Время их активного общения, однако, подходило к концу.

В сорок седьмом Оден помирился с Каллманом и уехал за океан. Пути наших собеседников разошлись. Оден все чаще стал проводить большую часть года в Европе — на Искии, Италия, и в Австрии. Ансен тем временем сблизился с битниками и Берроузом. Несколько раз они встречались — в Афинах и Венеции. С 1967 года Ансен раз в год на неделю заезжал к Одену и Каллману в Кирштетен, Австрия. В 70-м они втроем совершили паломничество в Иерусалим. Больше, однако, наши герои не виделись — через три года великий поэт и мыслитель ХХ века, У.Х.Оден, умер.

Рукопись Table Talk тем временем оказалась в нью-йоркской публичке. Ею все чаще пользовались исследователи творчества Одена, обильно ссылаясь в работах на те или иные высказывания Одена из рукописи Ансена. Поэтому вскоре встал вопрос об издании самой рукописи — что и было сделано в восьмидесятые годы.

* ВЫДЕРЖКА ИЗ ДАННЫХ:
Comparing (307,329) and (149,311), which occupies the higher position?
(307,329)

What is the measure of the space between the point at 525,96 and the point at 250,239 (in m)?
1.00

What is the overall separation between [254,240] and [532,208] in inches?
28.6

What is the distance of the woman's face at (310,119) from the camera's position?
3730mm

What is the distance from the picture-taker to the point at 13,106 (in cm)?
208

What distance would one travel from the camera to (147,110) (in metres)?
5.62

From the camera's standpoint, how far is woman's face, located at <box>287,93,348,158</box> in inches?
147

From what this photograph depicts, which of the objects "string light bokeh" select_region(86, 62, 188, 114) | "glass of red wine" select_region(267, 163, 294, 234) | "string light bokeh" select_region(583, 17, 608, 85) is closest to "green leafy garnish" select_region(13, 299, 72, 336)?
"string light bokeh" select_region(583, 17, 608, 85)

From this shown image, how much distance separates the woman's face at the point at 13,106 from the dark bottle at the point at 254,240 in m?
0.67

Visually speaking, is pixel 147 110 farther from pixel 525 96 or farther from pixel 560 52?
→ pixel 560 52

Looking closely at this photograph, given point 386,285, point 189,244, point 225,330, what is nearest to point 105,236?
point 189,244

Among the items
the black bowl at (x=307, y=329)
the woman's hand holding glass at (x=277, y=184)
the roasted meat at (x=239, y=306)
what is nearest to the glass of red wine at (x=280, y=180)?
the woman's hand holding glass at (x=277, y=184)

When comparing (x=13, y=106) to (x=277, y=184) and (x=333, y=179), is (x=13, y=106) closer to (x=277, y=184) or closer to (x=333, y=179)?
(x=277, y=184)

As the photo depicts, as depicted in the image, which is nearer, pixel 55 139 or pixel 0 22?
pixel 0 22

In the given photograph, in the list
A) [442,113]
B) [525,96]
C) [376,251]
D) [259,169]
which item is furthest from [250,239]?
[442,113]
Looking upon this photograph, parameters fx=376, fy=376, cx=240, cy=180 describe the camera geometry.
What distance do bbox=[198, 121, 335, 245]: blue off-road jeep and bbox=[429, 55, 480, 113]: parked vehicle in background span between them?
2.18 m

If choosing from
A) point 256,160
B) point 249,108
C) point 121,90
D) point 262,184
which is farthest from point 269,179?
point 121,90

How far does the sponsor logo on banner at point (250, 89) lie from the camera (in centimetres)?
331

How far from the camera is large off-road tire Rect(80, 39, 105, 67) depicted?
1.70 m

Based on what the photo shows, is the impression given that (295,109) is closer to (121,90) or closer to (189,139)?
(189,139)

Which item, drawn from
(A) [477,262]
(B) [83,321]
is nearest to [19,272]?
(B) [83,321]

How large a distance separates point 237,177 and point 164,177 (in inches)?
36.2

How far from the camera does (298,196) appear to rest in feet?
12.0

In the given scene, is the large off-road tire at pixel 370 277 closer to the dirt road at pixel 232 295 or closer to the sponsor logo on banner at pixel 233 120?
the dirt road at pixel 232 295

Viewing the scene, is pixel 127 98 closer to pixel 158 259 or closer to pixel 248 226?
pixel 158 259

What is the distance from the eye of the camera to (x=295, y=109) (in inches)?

* ПОСТАВЛЕННЫЕ ЗАДАЧИ:
1. Определите, согласуются ли с текстом об Одене и Ансене три утверждения: (a) Оден помирился с Каллманом в сорок седьмом году; (b) рукопись Table Talk была издана в девяностые годы; (c) Ансен сблизился с битниками и Берроузом. На каждое ответьте «да» или «нет» и приведите решающие слова текста в точной цитате.
2. Процитируйте без изменений отрывок из текста об Одене и Ансене: от слов «Время их активного» до слов «в восьмидесятые годы.» включительно.
Строки никак не связаны с текстом об Одене и Ансене.

* РЕЗУЛЬТАТЫ:
1.
(a) Да: «В сорок седьмом Оден помирился с Каллманом и уехал за океан».
(b) Нет: «что и было сделано в восьмидесятые годы».
(c) Да: «Ансен тем временем сблизился с битниками и Берроузом».

2.
Время их активного общения, однако, подходило к концу.

В сорок седьмом Оден помирился с Каллманом и уехал за океан. Пути наших собеседников разошлись. Оден все чаще стал проводить большую часть года в Европе — на Искии, Италия, и в Австрии. Ансен тем временем сблизился с битниками и Берроузом. Несколько раз они встречались — в Афинах и Венеции. С 1967 года Ансен раз в год на неделю заезжал к Одену и Каллману в Кирштетен, Австрия. В 70-м они втроем совершили паломничество в Иерусалим. Больше, однако, наши герои не виделись — через три года великий поэт и мыслитель ХХ века, У.Х.Оден, умер.

Рукопись Table Talk тем временем оказалась в нью-йоркской публичке. Ею все чаще пользовались исследователи творчества Одена, обильно ссылаясь в работах на те или иные высказывания Одена из рукописи Ансена. Поэтому вскоре встал вопрос об издании самой рукописи — что и было сделано в восьмидесятые годы.